--- begin Input ---
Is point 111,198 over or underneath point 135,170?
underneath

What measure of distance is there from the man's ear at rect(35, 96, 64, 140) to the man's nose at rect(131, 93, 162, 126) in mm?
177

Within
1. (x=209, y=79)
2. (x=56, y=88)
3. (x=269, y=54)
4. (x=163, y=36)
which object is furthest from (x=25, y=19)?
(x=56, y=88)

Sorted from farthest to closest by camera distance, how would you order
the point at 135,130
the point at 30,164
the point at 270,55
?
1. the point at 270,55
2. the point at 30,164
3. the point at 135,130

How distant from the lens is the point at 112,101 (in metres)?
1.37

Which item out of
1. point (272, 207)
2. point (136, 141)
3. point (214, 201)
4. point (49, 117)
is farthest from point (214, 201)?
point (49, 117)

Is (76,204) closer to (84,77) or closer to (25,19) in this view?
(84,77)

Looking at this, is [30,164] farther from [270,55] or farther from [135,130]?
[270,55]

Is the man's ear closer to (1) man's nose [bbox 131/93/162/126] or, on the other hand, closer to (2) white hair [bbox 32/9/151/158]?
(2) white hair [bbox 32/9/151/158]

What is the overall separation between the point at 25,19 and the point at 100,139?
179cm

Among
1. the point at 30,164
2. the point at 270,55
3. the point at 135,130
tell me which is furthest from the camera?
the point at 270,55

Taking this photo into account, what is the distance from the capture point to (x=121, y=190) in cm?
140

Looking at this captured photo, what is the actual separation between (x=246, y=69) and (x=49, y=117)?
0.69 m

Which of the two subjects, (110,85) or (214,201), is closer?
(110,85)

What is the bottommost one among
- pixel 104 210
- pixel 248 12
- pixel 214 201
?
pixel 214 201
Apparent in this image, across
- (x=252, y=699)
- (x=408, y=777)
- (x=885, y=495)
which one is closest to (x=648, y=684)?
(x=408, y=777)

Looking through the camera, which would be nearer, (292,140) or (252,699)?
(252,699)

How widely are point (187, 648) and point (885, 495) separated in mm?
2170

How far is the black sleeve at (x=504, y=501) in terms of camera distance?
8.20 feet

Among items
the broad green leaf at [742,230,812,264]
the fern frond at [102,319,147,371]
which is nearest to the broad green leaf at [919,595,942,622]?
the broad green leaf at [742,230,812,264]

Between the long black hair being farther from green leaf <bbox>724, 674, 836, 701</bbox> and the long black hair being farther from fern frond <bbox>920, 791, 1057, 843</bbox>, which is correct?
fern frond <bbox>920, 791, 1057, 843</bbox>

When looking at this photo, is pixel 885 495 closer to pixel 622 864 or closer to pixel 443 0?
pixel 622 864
--- end Input ---
◆ **The request**:
Return every line above that contains the word "nose".

◆ **The result**:
What measure of distance is there from the man's ear at rect(35, 96, 64, 140) to the man's nose at rect(131, 93, 162, 126) in mm?
Is the man's ear closer to (1) man's nose [bbox 131/93/162/126] or, on the other hand, closer to (2) white hair [bbox 32/9/151/158]?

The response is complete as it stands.